By Muyu Xu and Nidhi Verma
SINGAPORE/NEW DELHI (Reuters) -Chinese and other Asian refiners only asked for similar volumes of Saudi crude oil for February compared with January, people with knowledge of the matter said on Thursday, after the world’s top oil exporter cut its prices by the most in 13 months.
Price cuts would typically draw higher demand, but some of the multiple sources said refineries had already completed purchases for February-loading cargoes and planned their production runs, leaving little room to lift more Saudi oil.

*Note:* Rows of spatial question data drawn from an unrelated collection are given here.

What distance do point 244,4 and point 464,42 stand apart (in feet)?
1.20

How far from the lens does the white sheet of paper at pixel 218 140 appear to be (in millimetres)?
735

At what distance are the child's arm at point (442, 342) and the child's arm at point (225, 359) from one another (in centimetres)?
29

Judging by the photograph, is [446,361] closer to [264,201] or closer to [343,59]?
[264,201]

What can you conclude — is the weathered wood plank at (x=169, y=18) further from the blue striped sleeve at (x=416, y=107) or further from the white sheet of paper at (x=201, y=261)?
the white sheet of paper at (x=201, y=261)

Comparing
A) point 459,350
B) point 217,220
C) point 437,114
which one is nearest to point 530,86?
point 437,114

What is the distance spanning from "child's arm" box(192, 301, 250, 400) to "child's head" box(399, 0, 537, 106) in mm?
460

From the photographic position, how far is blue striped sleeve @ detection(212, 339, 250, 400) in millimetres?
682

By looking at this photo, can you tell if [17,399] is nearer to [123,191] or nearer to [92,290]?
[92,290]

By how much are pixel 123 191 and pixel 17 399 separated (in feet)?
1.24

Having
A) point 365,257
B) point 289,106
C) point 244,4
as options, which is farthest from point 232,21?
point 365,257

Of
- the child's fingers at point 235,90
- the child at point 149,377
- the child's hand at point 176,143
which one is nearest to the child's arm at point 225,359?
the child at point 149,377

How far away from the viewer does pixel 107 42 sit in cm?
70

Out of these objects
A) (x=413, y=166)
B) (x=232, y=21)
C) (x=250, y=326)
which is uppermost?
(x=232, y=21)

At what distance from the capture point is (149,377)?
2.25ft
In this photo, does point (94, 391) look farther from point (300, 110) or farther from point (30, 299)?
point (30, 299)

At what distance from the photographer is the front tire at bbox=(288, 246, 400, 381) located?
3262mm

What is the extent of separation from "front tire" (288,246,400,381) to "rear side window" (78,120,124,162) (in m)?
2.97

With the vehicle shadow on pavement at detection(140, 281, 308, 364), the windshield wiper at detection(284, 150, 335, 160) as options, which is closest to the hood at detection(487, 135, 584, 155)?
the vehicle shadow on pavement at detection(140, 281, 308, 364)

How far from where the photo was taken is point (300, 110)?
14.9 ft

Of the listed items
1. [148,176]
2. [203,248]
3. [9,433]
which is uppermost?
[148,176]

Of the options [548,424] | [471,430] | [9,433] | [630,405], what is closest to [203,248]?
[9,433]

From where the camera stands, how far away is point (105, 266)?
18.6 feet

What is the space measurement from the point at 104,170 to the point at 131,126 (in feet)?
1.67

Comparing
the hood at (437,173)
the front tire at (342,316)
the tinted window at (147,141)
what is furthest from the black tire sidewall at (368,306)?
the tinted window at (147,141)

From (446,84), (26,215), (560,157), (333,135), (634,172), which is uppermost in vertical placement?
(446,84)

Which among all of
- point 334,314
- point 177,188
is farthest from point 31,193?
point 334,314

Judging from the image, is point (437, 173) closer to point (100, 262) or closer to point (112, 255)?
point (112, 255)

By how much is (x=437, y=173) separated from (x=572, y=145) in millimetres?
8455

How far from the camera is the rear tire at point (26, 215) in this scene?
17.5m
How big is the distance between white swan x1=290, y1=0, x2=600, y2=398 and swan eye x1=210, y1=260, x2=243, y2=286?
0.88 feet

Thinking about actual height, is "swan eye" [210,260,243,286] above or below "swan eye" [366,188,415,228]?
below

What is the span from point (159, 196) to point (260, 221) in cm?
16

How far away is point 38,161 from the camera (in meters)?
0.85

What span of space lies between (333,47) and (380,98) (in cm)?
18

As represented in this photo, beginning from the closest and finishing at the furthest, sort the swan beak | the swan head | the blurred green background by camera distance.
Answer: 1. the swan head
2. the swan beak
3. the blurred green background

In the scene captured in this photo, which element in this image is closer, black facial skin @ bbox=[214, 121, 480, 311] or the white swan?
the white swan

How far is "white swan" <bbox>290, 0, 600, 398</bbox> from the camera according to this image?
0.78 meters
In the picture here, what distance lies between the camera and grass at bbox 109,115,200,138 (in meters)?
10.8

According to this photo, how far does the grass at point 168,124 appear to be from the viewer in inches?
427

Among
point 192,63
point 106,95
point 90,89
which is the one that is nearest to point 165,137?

State oil company Saudi Aramco on Sunday cut the official selling price (OSP) for February-loading Arab Light to Asia by $2 a barrel from January to $1.50 a barrel over Oman/Dubai quotes.
Chinese refiners nominated about 38.5 million barrels (1.33 million bpd) of Saudi crude for February-loading, similar to the about 40 million barrels for January on a daily basis, trading sources said.
Indian Oil Corp, which had planned to ask for an extra 1 million barrels of Saudi crude, did not do so following feedback from its refineries division, a company source said.
Another state refiner, Bharat Petroleum Corp, received the extra 1 million barrels it requested for, a company source said.
All the sources spoke on condition of anonymity because they were not authorised to speak publicly.
IOC, BPCL and Saudi Aramco did not immediately respond to requests for comments.
Saudi oil prices were about $2 a barrel more expensive than crude supplied by other regional producers last month, prompting refiners to seek fewer term-cargoes from Saudi Arabia and to buy cheaper alternatives from the spot market.
Aramco has notified at least five North Asian buyers that it will supply full contractual volumes in February. The de facto leader of the OPEC+ group committed to extend its voluntary output cut into the first quarter of 2024.